Job A:
From the API design guide, pull out everything from "Fast forward to" down to "render a dashboard.".

* Begin Page *

Designing APIs That Don't Break: A Practical Guide
How reactive API design leads to chaos—and the patterns we used at VMware and hipages to build consistent, maintainable interfaces across hundreds of microservices.
Designing APIs That Don't Break: A Practical Guide
It was 2019, and our SD-WAN orchestrator at VMware had just crossed the 50-microservice mark. Each team owned their domain—device management, network configuration, monitoring, billing—and they all built APIs the way they thought best. One team used /getDevicesByCustomerId, another used /customers/{id}/devices, and a third just went with /devices?customer_id={id}.
Fast forward to hipages in 2022, and I saw the same pattern repeating: job management endpoints mixing camelCase and snake_case, tradie profile APIs returning 47 fields when the frontend only needed 5, and mobile apps making 8 separate requests just to render a dashboard.
Both times, we had to stop and ask: How did we get here?
The Reactive API Trap
The Death by a Thousand Endpoints
When requirements come in as "We need to show X on the dashboard," the natural response is to create exactly what's needed, right now, in isolation. Here's how that plays out:
// Team A: Device management service
@Get('/getDevicesByCustomerId/:customerId')
async getDevicesByCustomerId(@Param() params: { customerId: string }) {
return this.deviceService.findByCustomer(params.customerId);
}
// Team B: Network service
@Get('/customers/:customerId/network-devices')
async fetchNetworkDevices(@Param() params: { customerId: string }) {
return this.networkService.getDevices(params.customerId);
}
// Team C: Monitoring service
@Get('/api/v1/monitoring/customer-devices')
async customerDevices(@Query() query: { customer_id: string }) {
return this.monitoringService.listDevices(query.customer_id);
}
Three teams, three different conventions, same basic concept. When the frontend needed to show a customer's devices across all services, they had to remember which service used which pattern. Debugging became a nightmare—"Is it customerId or customer_id? Do I POST to /createDevice or /devices?"
The Over-Fetching Problem
Worse than inconsistent conventions was the data bloat. When you build APIs reactively, you tend to return everything "just in case":
// What we built - reactive approach
@Get('/jobs/:jobId')
async getJob(@Param('jobId') jobId: string) {
return this.jobRepository.findOne({
where: { id: jobId },
relations: [
'customer',
'customer.address',
'tradies',
'tradies.profile',
'tradies.profile.skills',
'quotes',
'quotes.tradie',
'messages',
'reviews',
'auditLog',
'metadata'
]
});
}
The mobile app just needed the job title and status. Instead, it got 3MB of JSON including every tradie's skill history and audit logs from 2021. Response times suffered, mobile data plans suffered, and our CDN bills suffered.

* End Page *

Job B:
How many lines in the records contain the string "further"? Reply with the number only.

* Begin Input material *

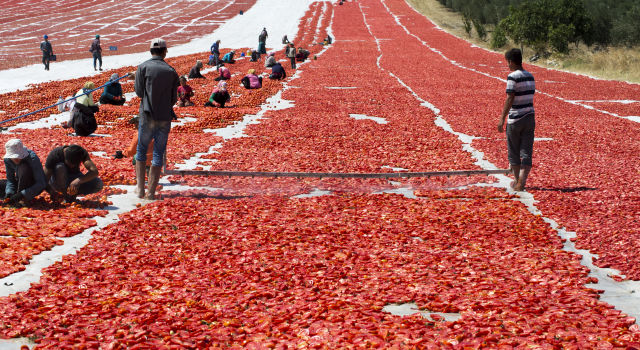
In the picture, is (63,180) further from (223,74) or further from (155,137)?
(223,74)

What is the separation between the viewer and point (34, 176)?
32.0 ft

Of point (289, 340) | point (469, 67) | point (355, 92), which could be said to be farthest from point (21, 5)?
point (289, 340)

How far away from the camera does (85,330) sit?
5.49 m

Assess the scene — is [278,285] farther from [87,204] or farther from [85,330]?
[87,204]

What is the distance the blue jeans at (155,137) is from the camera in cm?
1017

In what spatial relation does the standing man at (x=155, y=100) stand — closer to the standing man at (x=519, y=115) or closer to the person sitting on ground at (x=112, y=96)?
the standing man at (x=519, y=115)

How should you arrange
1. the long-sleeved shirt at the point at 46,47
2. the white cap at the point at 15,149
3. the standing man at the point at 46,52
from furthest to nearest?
the standing man at the point at 46,52 → the long-sleeved shirt at the point at 46,47 → the white cap at the point at 15,149

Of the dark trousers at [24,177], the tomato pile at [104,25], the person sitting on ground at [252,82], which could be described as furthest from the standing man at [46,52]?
the dark trousers at [24,177]

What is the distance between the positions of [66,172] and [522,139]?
326 inches

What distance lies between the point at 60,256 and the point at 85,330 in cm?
254

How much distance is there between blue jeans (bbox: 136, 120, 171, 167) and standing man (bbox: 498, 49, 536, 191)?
6.07 m

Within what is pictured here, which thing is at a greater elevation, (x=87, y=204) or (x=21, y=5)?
(x=21, y=5)

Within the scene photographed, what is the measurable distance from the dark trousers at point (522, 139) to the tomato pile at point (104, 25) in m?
36.2

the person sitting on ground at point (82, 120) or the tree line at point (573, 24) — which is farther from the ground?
the tree line at point (573, 24)
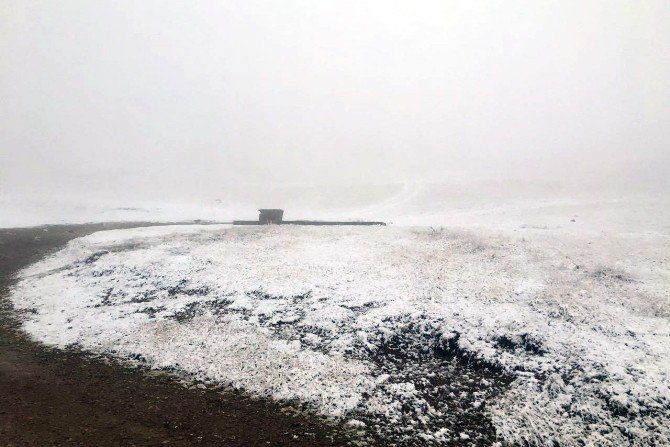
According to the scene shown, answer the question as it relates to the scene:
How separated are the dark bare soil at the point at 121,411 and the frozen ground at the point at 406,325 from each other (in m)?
0.75

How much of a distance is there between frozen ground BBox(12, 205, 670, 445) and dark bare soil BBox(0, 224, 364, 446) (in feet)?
2.45

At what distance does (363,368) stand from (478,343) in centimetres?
389

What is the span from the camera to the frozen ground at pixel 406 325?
9.53m

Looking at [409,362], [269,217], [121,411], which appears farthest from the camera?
[269,217]

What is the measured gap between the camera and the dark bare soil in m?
8.62

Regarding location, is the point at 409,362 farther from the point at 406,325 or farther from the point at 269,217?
the point at 269,217

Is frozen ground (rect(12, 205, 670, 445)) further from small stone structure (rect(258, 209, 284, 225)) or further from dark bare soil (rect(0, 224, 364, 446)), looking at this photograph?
small stone structure (rect(258, 209, 284, 225))

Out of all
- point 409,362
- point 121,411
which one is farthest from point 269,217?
point 121,411

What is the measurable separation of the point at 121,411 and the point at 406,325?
8.85 meters

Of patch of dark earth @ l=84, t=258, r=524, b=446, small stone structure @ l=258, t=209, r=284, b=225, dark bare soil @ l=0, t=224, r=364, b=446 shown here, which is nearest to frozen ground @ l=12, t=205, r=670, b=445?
patch of dark earth @ l=84, t=258, r=524, b=446

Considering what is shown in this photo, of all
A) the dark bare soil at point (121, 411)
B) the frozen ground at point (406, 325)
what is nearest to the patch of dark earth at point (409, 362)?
the frozen ground at point (406, 325)

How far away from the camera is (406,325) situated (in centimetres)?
1345

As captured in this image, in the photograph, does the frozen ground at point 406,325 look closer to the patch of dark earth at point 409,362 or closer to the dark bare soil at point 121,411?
the patch of dark earth at point 409,362

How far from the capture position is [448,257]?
20391mm
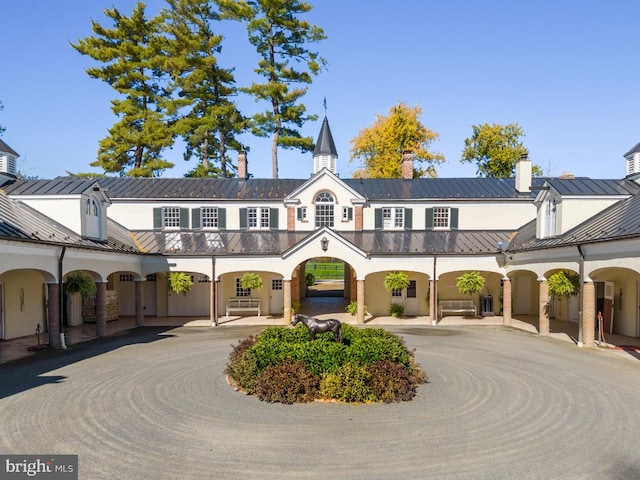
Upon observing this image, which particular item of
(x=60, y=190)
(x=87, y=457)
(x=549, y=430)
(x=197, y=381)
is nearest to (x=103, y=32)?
(x=60, y=190)

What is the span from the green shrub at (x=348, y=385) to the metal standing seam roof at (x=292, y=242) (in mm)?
12568

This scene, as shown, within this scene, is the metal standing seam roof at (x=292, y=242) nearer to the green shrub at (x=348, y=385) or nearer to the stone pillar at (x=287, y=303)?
the stone pillar at (x=287, y=303)

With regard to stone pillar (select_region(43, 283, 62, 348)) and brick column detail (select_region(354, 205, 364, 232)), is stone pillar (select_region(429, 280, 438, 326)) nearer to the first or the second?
brick column detail (select_region(354, 205, 364, 232))

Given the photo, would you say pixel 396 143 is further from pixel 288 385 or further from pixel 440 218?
pixel 288 385

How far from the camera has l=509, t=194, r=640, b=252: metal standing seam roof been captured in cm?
1542

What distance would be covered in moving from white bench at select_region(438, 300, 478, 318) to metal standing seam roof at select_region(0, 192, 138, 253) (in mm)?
17947

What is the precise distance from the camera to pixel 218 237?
24938 millimetres

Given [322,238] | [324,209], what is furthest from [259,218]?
[322,238]

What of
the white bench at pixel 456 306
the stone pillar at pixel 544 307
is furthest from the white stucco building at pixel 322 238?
the white bench at pixel 456 306

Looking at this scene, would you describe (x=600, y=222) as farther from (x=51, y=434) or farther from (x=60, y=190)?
(x=60, y=190)

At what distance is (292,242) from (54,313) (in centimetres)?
1232

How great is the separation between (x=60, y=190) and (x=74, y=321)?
7.65 metres

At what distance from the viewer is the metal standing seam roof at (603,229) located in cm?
1542

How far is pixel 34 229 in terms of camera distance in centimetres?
1609
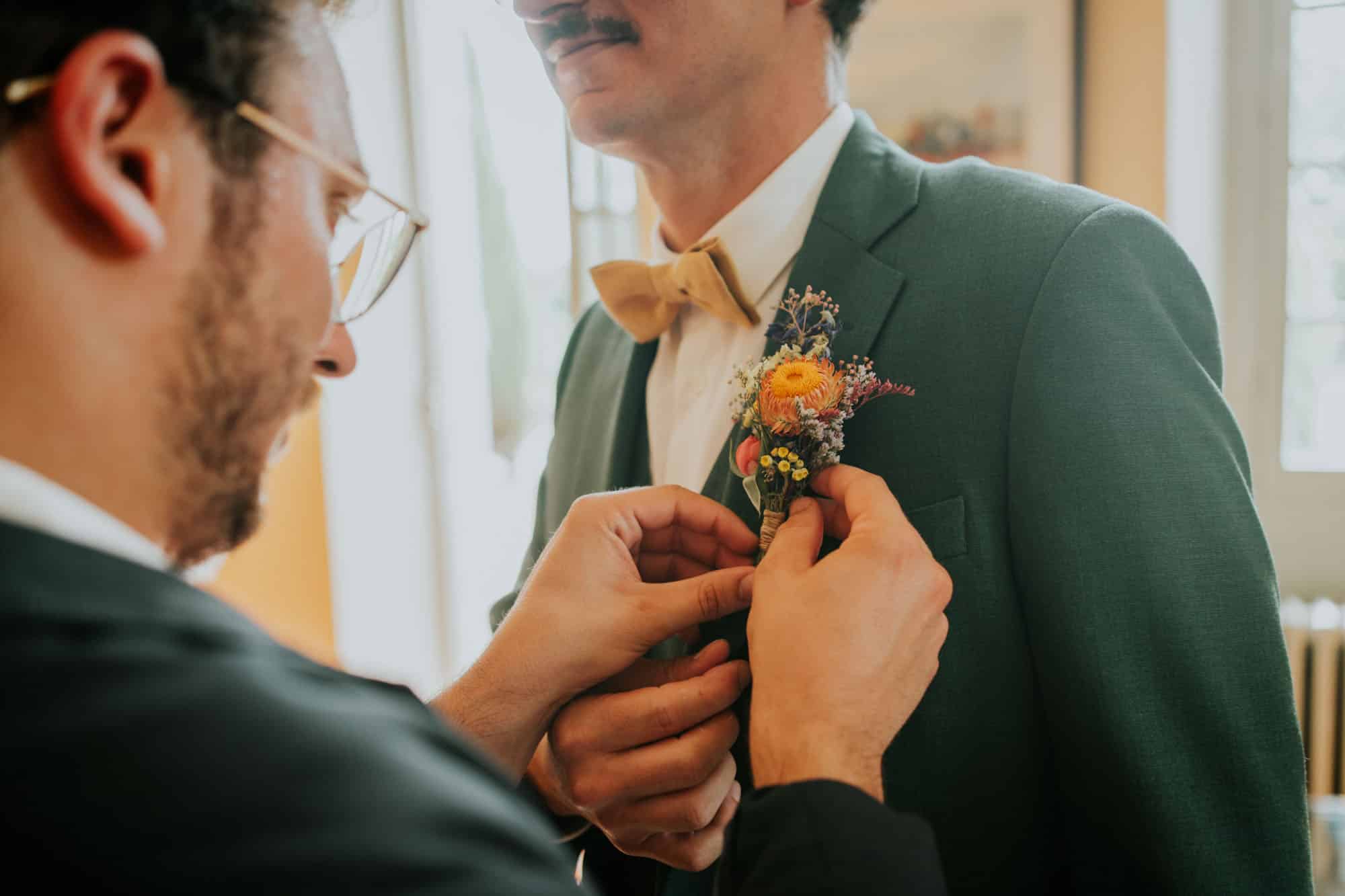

* End Input material *

Problem solution A:
Fast forward to hipages in 2022, and I saw the same pattern repeating: job management endpoints mixing camelCase and snake_case, tradie profile APIs returning 47 fields when the frontend only needed 5, and mobile apps making 8 separate requests just to render a dashboard.

Problem solution B:
3